• _Challenge 1_: Locate every line of the entries below that contains the word "Show", treating uppercase and lowercase as different, and copy each one out.

• _Text section_:

§

Single by Pommelien Thijs

from the album Per ongeluk
- Language: Dutch
- Released: 8 juni 2023
- Genre: Pop
- Label: Sony Music Entertainment
- Songwriters: Pommelien Thijs, Sascha Rangas, Stefan van Leijsen, Simon de Wit
- Producers: Stefan van Leijsen, Sasha Rangas

Pommelien Thijs singles chronology
| "Kleine tornado" (2023) | "Erop of eronder" (2023) | "Medeplichtig" (2023) |

= Erop of eronder =

2023 song by Pommelien Thijs

"Erop of eronder" is a song by Belgian musician and actress Pommelien Thijs. It was released on 8 June 2023 as the sixth single from her debut studio album Per ongeluk. The song was written by Thijs with the producers Sascha Rangas, Stefan van Leijsen, Simon de Wit.

The song spent 6 weeks at number one in the Flanders region of Belgium. The song won Hit of the Year at the 2023 Music Industry Awards en Summer Hit of the Year at VRT Zomerhit.

§

(Saved entries)
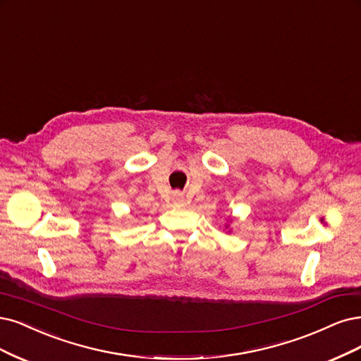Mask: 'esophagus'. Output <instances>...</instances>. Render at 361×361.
Returning <instances> with one entry per match:
<instances>
[{
  "label": "esophagus",
  "mask_w": 361,
  "mask_h": 361,
  "mask_svg": "<svg viewBox=\"0 0 361 361\" xmlns=\"http://www.w3.org/2000/svg\"><path fill=\"white\" fill-rule=\"evenodd\" d=\"M173 202H175L176 204H182L183 203V197L179 191H175L173 192Z\"/></svg>",
  "instance_id": "1"
}]
</instances>
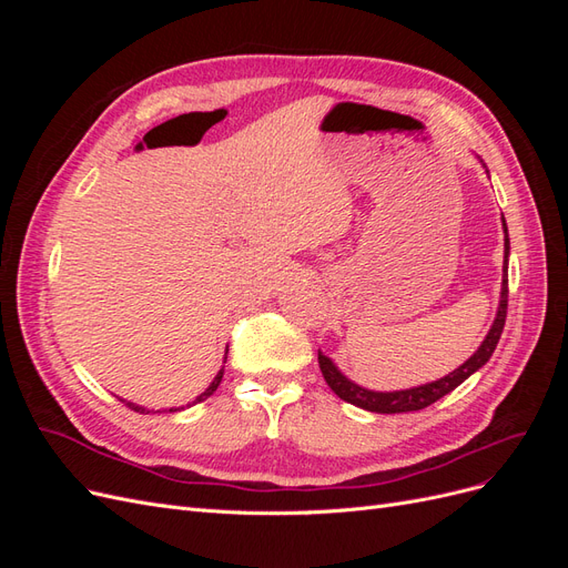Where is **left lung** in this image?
<instances>
[{
	"label": "left lung",
	"instance_id": "obj_1",
	"mask_svg": "<svg viewBox=\"0 0 568 568\" xmlns=\"http://www.w3.org/2000/svg\"><path fill=\"white\" fill-rule=\"evenodd\" d=\"M503 227H505V265H503V291H500V307H497V317L490 326L488 336L480 343L478 351L467 359V363L459 365L455 372H450L448 376H443L438 382L432 384H424L417 388H407V390H390V393H379V390H369L353 384L348 376H343L338 372V367L332 363L329 357L317 353L320 359V369L324 382L329 384V388L338 395L341 400H346L355 407H363L369 412H379V415H395V412H417L424 409L428 405H434L436 400H440L443 395H448L450 390H455L464 379H469V376L484 367L497 341L503 336L505 329V320H507V294H509V280H507V257H509V236H507V225H505V217H503Z\"/></svg>",
	"mask_w": 568,
	"mask_h": 568
}]
</instances>
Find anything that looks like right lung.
<instances>
[{
	"label": "right lung",
	"instance_id": "1",
	"mask_svg": "<svg viewBox=\"0 0 568 568\" xmlns=\"http://www.w3.org/2000/svg\"><path fill=\"white\" fill-rule=\"evenodd\" d=\"M222 374H225V367H222L217 374H215V379H213V384L209 386V388H205L201 395H199V398L194 400V403H201V400H205V398H211V395L215 393V388L220 386V382H222ZM125 403V400H123ZM130 409H134V412H142V415H149V409L146 407H142V405H134V403H125ZM178 409H184V407H170V412H178Z\"/></svg>",
	"mask_w": 568,
	"mask_h": 568
}]
</instances>
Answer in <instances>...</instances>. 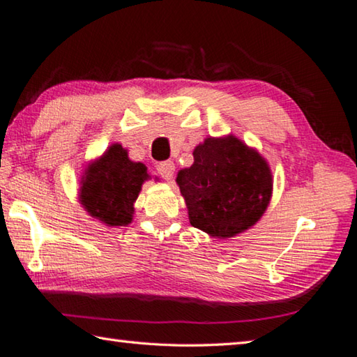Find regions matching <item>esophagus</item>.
<instances>
[{
    "label": "esophagus",
    "mask_w": 357,
    "mask_h": 357,
    "mask_svg": "<svg viewBox=\"0 0 357 357\" xmlns=\"http://www.w3.org/2000/svg\"><path fill=\"white\" fill-rule=\"evenodd\" d=\"M174 162L173 160H165V162H160L158 165V173L162 176L165 181H172L173 179V174H174Z\"/></svg>",
    "instance_id": "obj_1"
}]
</instances>
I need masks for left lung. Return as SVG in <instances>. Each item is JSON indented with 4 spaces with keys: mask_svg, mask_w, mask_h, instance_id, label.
<instances>
[{
    "mask_svg": "<svg viewBox=\"0 0 357 357\" xmlns=\"http://www.w3.org/2000/svg\"><path fill=\"white\" fill-rule=\"evenodd\" d=\"M190 225L213 238L255 226L271 202L272 172L260 153L234 135L195 146L193 164L178 172Z\"/></svg>",
    "mask_w": 357,
    "mask_h": 357,
    "instance_id": "8db88e82",
    "label": "left lung"
}]
</instances>
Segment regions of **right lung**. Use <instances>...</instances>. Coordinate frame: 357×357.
Masks as SVG:
<instances>
[{
	"instance_id": "add662e5",
	"label": "right lung",
	"mask_w": 357,
	"mask_h": 357,
	"mask_svg": "<svg viewBox=\"0 0 357 357\" xmlns=\"http://www.w3.org/2000/svg\"><path fill=\"white\" fill-rule=\"evenodd\" d=\"M149 179L145 164L131 160L121 144H111L83 170L79 202L91 218L105 226H128L142 184Z\"/></svg>"
}]
</instances>
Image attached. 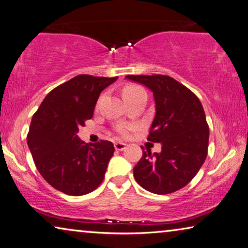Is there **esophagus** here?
<instances>
[{
    "instance_id": "esophagus-1",
    "label": "esophagus",
    "mask_w": 248,
    "mask_h": 248,
    "mask_svg": "<svg viewBox=\"0 0 248 248\" xmlns=\"http://www.w3.org/2000/svg\"><path fill=\"white\" fill-rule=\"evenodd\" d=\"M125 143L124 142H116L114 143V148H116V150H119V151H123L125 149Z\"/></svg>"
}]
</instances>
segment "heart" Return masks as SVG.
Wrapping results in <instances>:
<instances>
[{"instance_id": "b5f03b06", "label": "heart", "mask_w": 248, "mask_h": 248, "mask_svg": "<svg viewBox=\"0 0 248 248\" xmlns=\"http://www.w3.org/2000/svg\"><path fill=\"white\" fill-rule=\"evenodd\" d=\"M123 92H124V97L127 101L134 100V99L141 97V95H147L146 91L143 90L141 87L136 86V84H129V86L124 87ZM131 129H132V127L130 124H119L118 125L117 130L120 135L127 136Z\"/></svg>"}]
</instances>
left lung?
Here are the masks:
<instances>
[{
  "label": "left lung",
  "mask_w": 248,
  "mask_h": 248,
  "mask_svg": "<svg viewBox=\"0 0 248 248\" xmlns=\"http://www.w3.org/2000/svg\"><path fill=\"white\" fill-rule=\"evenodd\" d=\"M129 80L153 91L156 116L147 140L160 142V153L142 149L134 167L136 182L150 193L170 194L191 182L208 151L209 128L204 108L194 92L169 76H132Z\"/></svg>",
  "instance_id": "left-lung-1"
}]
</instances>
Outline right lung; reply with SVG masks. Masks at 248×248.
I'll return each instance as SVG.
<instances>
[{"label": "right lung", "mask_w": 248, "mask_h": 248, "mask_svg": "<svg viewBox=\"0 0 248 248\" xmlns=\"http://www.w3.org/2000/svg\"><path fill=\"white\" fill-rule=\"evenodd\" d=\"M117 79L77 76L49 92L33 114L27 137L30 151L39 172L57 190L86 195L105 178L113 143H86L77 132L93 116L101 91Z\"/></svg>", "instance_id": "add662e5"}]
</instances>
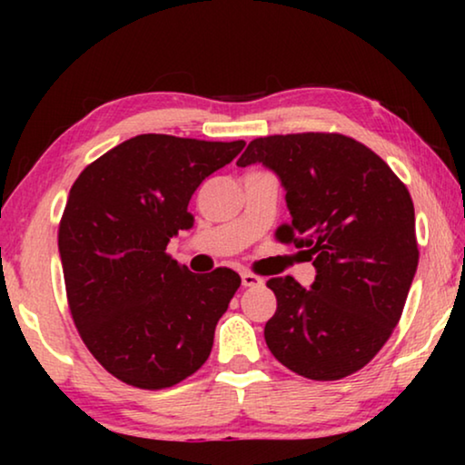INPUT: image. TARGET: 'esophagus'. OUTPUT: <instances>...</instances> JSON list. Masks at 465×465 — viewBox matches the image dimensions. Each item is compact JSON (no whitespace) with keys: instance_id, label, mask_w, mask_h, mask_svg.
<instances>
[{"instance_id":"obj_1","label":"esophagus","mask_w":465,"mask_h":465,"mask_svg":"<svg viewBox=\"0 0 465 465\" xmlns=\"http://www.w3.org/2000/svg\"><path fill=\"white\" fill-rule=\"evenodd\" d=\"M241 283H243V288H256V285L264 283V279L253 275V272H241Z\"/></svg>"}]
</instances>
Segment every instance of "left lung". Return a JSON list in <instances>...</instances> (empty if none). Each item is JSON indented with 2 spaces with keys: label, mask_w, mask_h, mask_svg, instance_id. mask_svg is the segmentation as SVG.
Instances as JSON below:
<instances>
[{
  "label": "left lung",
  "mask_w": 465,
  "mask_h": 465,
  "mask_svg": "<svg viewBox=\"0 0 465 465\" xmlns=\"http://www.w3.org/2000/svg\"><path fill=\"white\" fill-rule=\"evenodd\" d=\"M262 163L285 188L292 222L282 243L302 247L311 290L272 277L271 353L292 372L339 381L381 351L402 315L419 250L409 190L383 158L341 133H292L250 142L239 167Z\"/></svg>",
  "instance_id": "8db88e82"
}]
</instances>
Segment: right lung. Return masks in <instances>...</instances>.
Wrapping results in <instances>:
<instances>
[{"instance_id":"1","label":"right lung","mask_w":465,"mask_h":465,"mask_svg":"<svg viewBox=\"0 0 465 465\" xmlns=\"http://www.w3.org/2000/svg\"><path fill=\"white\" fill-rule=\"evenodd\" d=\"M243 145L145 133L99 156L69 190L59 224L69 311L88 351L126 385L173 387L212 353L241 277L226 266L190 272L167 243L193 228L194 190Z\"/></svg>"}]
</instances>
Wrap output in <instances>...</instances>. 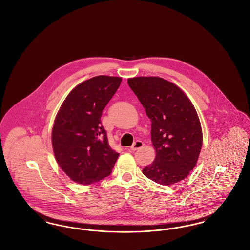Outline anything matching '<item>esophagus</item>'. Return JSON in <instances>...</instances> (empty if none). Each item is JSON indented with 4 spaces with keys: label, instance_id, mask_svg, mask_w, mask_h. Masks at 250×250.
I'll use <instances>...</instances> for the list:
<instances>
[{
    "label": "esophagus",
    "instance_id": "1",
    "mask_svg": "<svg viewBox=\"0 0 250 250\" xmlns=\"http://www.w3.org/2000/svg\"><path fill=\"white\" fill-rule=\"evenodd\" d=\"M143 146V143L142 141H137V142L133 143V145L131 146L130 149L132 151H136V150H139L140 148H142Z\"/></svg>",
    "mask_w": 250,
    "mask_h": 250
}]
</instances>
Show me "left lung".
<instances>
[{
  "label": "left lung",
  "mask_w": 250,
  "mask_h": 250,
  "mask_svg": "<svg viewBox=\"0 0 250 250\" xmlns=\"http://www.w3.org/2000/svg\"><path fill=\"white\" fill-rule=\"evenodd\" d=\"M152 121L151 138L156 156L143 174L162 186L186 178L196 166L202 146L197 111L175 84L158 77L127 81Z\"/></svg>",
  "instance_id": "obj_1"
}]
</instances>
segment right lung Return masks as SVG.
Segmentation results:
<instances>
[{"instance_id":"right-lung-1","label":"right lung","mask_w":250,"mask_h":250,"mask_svg":"<svg viewBox=\"0 0 250 250\" xmlns=\"http://www.w3.org/2000/svg\"><path fill=\"white\" fill-rule=\"evenodd\" d=\"M121 82L118 77H94L75 87L60 107L51 135L53 152L76 183L90 185L107 177L119 156L100 118Z\"/></svg>"}]
</instances>
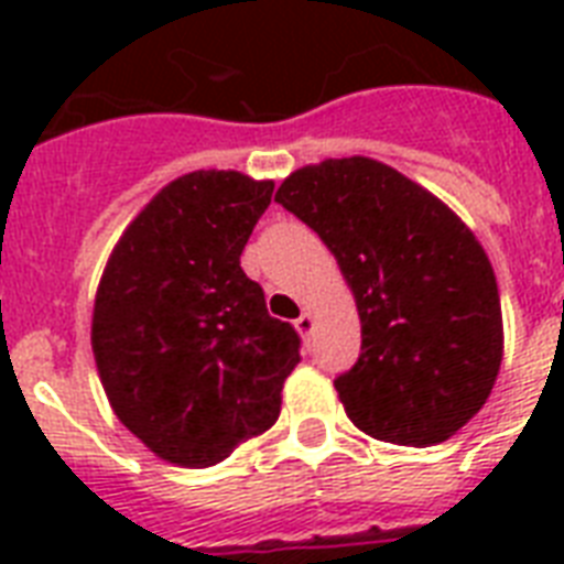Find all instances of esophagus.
<instances>
[{
	"label": "esophagus",
	"mask_w": 564,
	"mask_h": 564,
	"mask_svg": "<svg viewBox=\"0 0 564 564\" xmlns=\"http://www.w3.org/2000/svg\"><path fill=\"white\" fill-rule=\"evenodd\" d=\"M295 330H299L304 339H310L313 330H316V316H313V313H301V316L295 318Z\"/></svg>",
	"instance_id": "1"
}]
</instances>
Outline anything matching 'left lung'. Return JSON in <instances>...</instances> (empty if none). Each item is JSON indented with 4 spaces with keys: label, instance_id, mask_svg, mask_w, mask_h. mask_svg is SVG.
<instances>
[{
    "label": "left lung",
    "instance_id": "8db88e82",
    "mask_svg": "<svg viewBox=\"0 0 564 564\" xmlns=\"http://www.w3.org/2000/svg\"><path fill=\"white\" fill-rule=\"evenodd\" d=\"M274 202L330 248L360 313V360L334 380L371 438L427 447L482 410L503 360L495 269L436 195L371 158L295 170Z\"/></svg>",
    "mask_w": 564,
    "mask_h": 564
}]
</instances>
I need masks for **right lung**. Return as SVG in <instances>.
Wrapping results in <instances>:
<instances>
[{
	"label": "right lung",
	"mask_w": 564,
	"mask_h": 564,
	"mask_svg": "<svg viewBox=\"0 0 564 564\" xmlns=\"http://www.w3.org/2000/svg\"><path fill=\"white\" fill-rule=\"evenodd\" d=\"M272 181L181 175L126 228L93 304V357L117 419L152 454L210 468L281 415L301 362L295 327L269 316L239 254Z\"/></svg>",
	"instance_id": "obj_1"
}]
</instances>
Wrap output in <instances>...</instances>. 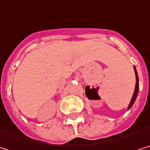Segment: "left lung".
<instances>
[{"instance_id": "left-lung-1", "label": "left lung", "mask_w": 150, "mask_h": 150, "mask_svg": "<svg viewBox=\"0 0 150 150\" xmlns=\"http://www.w3.org/2000/svg\"><path fill=\"white\" fill-rule=\"evenodd\" d=\"M134 72H135V76H136V85H135V90H134V95H133V98H132V100L128 105V109H130L132 107V105H134L135 99H136V97L138 95V92H139V79H138V74H137V71L134 67Z\"/></svg>"}]
</instances>
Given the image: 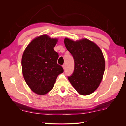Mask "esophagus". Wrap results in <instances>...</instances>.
<instances>
[{
  "mask_svg": "<svg viewBox=\"0 0 126 126\" xmlns=\"http://www.w3.org/2000/svg\"><path fill=\"white\" fill-rule=\"evenodd\" d=\"M62 67H63V69L65 70V65H64V64L63 65Z\"/></svg>",
  "mask_w": 126,
  "mask_h": 126,
  "instance_id": "1",
  "label": "esophagus"
}]
</instances>
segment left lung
<instances>
[{
	"label": "left lung",
	"instance_id": "obj_1",
	"mask_svg": "<svg viewBox=\"0 0 126 126\" xmlns=\"http://www.w3.org/2000/svg\"><path fill=\"white\" fill-rule=\"evenodd\" d=\"M64 44L74 61V68L68 79L80 94H90L101 83L105 69V61L97 44L87 39L74 42L65 38Z\"/></svg>",
	"mask_w": 126,
	"mask_h": 126
}]
</instances>
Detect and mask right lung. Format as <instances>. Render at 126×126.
I'll return each instance as SVG.
<instances>
[{"label": "right lung", "instance_id": "add662e5", "mask_svg": "<svg viewBox=\"0 0 126 126\" xmlns=\"http://www.w3.org/2000/svg\"><path fill=\"white\" fill-rule=\"evenodd\" d=\"M57 39L42 35L27 47L22 59L23 75L30 88L42 95L52 89L58 74L64 72L57 64L58 53L54 50Z\"/></svg>", "mask_w": 126, "mask_h": 126}]
</instances>
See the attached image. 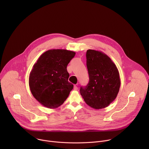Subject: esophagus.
Here are the masks:
<instances>
[{
	"instance_id": "34e87169",
	"label": "esophagus",
	"mask_w": 149,
	"mask_h": 149,
	"mask_svg": "<svg viewBox=\"0 0 149 149\" xmlns=\"http://www.w3.org/2000/svg\"><path fill=\"white\" fill-rule=\"evenodd\" d=\"M74 89L75 90H78V86H77V85H74Z\"/></svg>"
}]
</instances>
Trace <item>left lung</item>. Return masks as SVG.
<instances>
[{
	"instance_id": "8db88e82",
	"label": "left lung",
	"mask_w": 149,
	"mask_h": 149,
	"mask_svg": "<svg viewBox=\"0 0 149 149\" xmlns=\"http://www.w3.org/2000/svg\"><path fill=\"white\" fill-rule=\"evenodd\" d=\"M89 82L81 87L80 94L90 107H107L117 97L120 87L118 70L111 58L101 51L88 49L86 54Z\"/></svg>"
}]
</instances>
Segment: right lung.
I'll return each mask as SVG.
<instances>
[{"label": "right lung", "instance_id": "add662e5", "mask_svg": "<svg viewBox=\"0 0 149 149\" xmlns=\"http://www.w3.org/2000/svg\"><path fill=\"white\" fill-rule=\"evenodd\" d=\"M75 52L67 49H51L42 54L33 66L29 78L31 91L42 105L56 109L73 89L68 81L67 67Z\"/></svg>", "mask_w": 149, "mask_h": 149}]
</instances>
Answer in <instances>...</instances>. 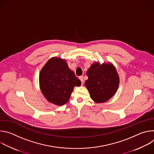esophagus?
I'll return each instance as SVG.
<instances>
[{
	"mask_svg": "<svg viewBox=\"0 0 154 154\" xmlns=\"http://www.w3.org/2000/svg\"><path fill=\"white\" fill-rule=\"evenodd\" d=\"M79 79L80 80L81 82H82V85H83V76H80L79 77Z\"/></svg>",
	"mask_w": 154,
	"mask_h": 154,
	"instance_id": "obj_1",
	"label": "esophagus"
}]
</instances>
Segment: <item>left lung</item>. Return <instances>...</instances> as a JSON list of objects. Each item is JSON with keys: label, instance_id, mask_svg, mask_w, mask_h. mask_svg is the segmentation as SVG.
<instances>
[{"label": "left lung", "instance_id": "obj_1", "mask_svg": "<svg viewBox=\"0 0 154 154\" xmlns=\"http://www.w3.org/2000/svg\"><path fill=\"white\" fill-rule=\"evenodd\" d=\"M86 74L88 79L86 80L85 85L90 93L91 98L95 102H105L116 93L119 79L112 64L94 63Z\"/></svg>", "mask_w": 154, "mask_h": 154}]
</instances>
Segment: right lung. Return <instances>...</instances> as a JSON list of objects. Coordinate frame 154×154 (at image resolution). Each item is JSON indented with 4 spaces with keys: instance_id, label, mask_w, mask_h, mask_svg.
Listing matches in <instances>:
<instances>
[{
    "instance_id": "right-lung-1",
    "label": "right lung",
    "mask_w": 154,
    "mask_h": 154,
    "mask_svg": "<svg viewBox=\"0 0 154 154\" xmlns=\"http://www.w3.org/2000/svg\"><path fill=\"white\" fill-rule=\"evenodd\" d=\"M39 85L42 94L49 102L62 105L68 101L74 86H80L81 82L65 60L54 57L42 68Z\"/></svg>"
}]
</instances>
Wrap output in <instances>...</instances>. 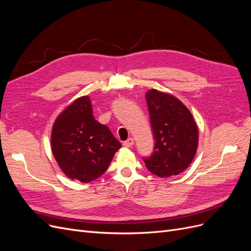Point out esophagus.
<instances>
[{
    "instance_id": "34e87169",
    "label": "esophagus",
    "mask_w": 251,
    "mask_h": 251,
    "mask_svg": "<svg viewBox=\"0 0 251 251\" xmlns=\"http://www.w3.org/2000/svg\"><path fill=\"white\" fill-rule=\"evenodd\" d=\"M123 144H124V147H126V148H132L133 144H134V139L133 138H128L127 140L124 141Z\"/></svg>"
}]
</instances>
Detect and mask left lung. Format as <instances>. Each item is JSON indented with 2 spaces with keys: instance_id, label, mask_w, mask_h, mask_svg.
Returning <instances> with one entry per match:
<instances>
[{
  "instance_id": "obj_1",
  "label": "left lung",
  "mask_w": 251,
  "mask_h": 251,
  "mask_svg": "<svg viewBox=\"0 0 251 251\" xmlns=\"http://www.w3.org/2000/svg\"><path fill=\"white\" fill-rule=\"evenodd\" d=\"M146 97L155 146L153 153L143 157V161L158 177L179 175L196 155L198 126L192 113L176 97L155 89L148 91Z\"/></svg>"
}]
</instances>
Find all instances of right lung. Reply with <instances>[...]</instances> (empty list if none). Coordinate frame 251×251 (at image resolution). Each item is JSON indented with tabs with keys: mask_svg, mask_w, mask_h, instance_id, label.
I'll use <instances>...</instances> for the list:
<instances>
[{
	"mask_svg": "<svg viewBox=\"0 0 251 251\" xmlns=\"http://www.w3.org/2000/svg\"><path fill=\"white\" fill-rule=\"evenodd\" d=\"M51 147L67 176L87 183L107 171L121 144L108 126L95 120L90 98L82 96L56 118Z\"/></svg>",
	"mask_w": 251,
	"mask_h": 251,
	"instance_id": "1",
	"label": "right lung"
}]
</instances>
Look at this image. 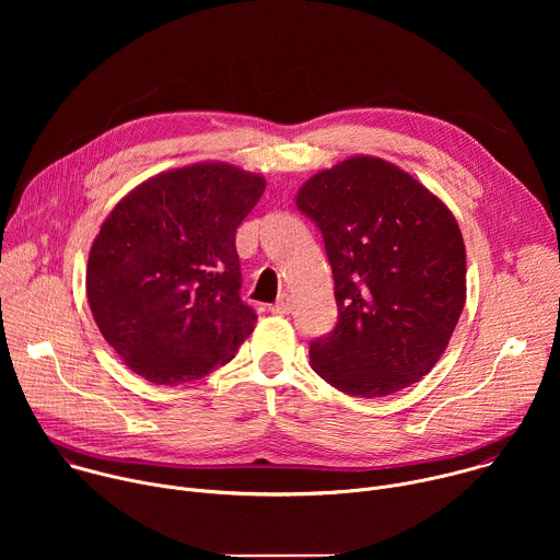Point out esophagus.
<instances>
[{"label":"esophagus","instance_id":"34e87169","mask_svg":"<svg viewBox=\"0 0 560 560\" xmlns=\"http://www.w3.org/2000/svg\"><path fill=\"white\" fill-rule=\"evenodd\" d=\"M292 310V299L288 294H281L272 305H270V312L275 314H288Z\"/></svg>","mask_w":560,"mask_h":560}]
</instances>
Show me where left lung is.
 Segmentation results:
<instances>
[{
    "label": "left lung",
    "mask_w": 560,
    "mask_h": 560,
    "mask_svg": "<svg viewBox=\"0 0 560 560\" xmlns=\"http://www.w3.org/2000/svg\"><path fill=\"white\" fill-rule=\"evenodd\" d=\"M294 201L324 234L339 307L337 328L310 343L314 372L365 398L417 383L465 305V244L450 208L370 154L312 175Z\"/></svg>",
    "instance_id": "8db88e82"
}]
</instances>
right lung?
I'll return each instance as SVG.
<instances>
[{
    "label": "right lung",
    "mask_w": 560,
    "mask_h": 560,
    "mask_svg": "<svg viewBox=\"0 0 560 560\" xmlns=\"http://www.w3.org/2000/svg\"><path fill=\"white\" fill-rule=\"evenodd\" d=\"M266 179L223 162L159 173L130 190L91 246L86 294L110 348L156 385L228 363L257 314L238 296L234 234Z\"/></svg>",
    "instance_id": "add662e5"
}]
</instances>
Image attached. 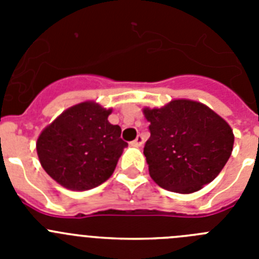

§

• _Challenge 2_: Edit the song article between "Pommelien Thijs singles" and "at VRT Zomerhit.", inclusive, changing "debut" to "first", and give that passage back.

• _Right answer 1_:
Show me "left lung".
Show me where left lung is.

• _Right answer 2_:
Pommelien Thijs singles chronology
| "Kleine tornado" (2023) | "Erop of eronder" (2023) | "Medeplichtig" (2023) |

= Erop of eronder =

2023 song by Pommelien Thijs

"Erop of eronder" is a song by Belgian musician and actress Pommelien Thijs. It was released on 8 June 2023 as the sixth single from her first studio album Per ongeluk. The song was written by Thijs with the producers Sascha Rangas, Stefan van Leijsen, Simon de Wit.

The song spent 6 weeks at number one in the Flanders region of Belgium. The song won Hit of the Year at the 2023 Music Industry Awards en Summer Hit of the Year at VRT Zomerhit.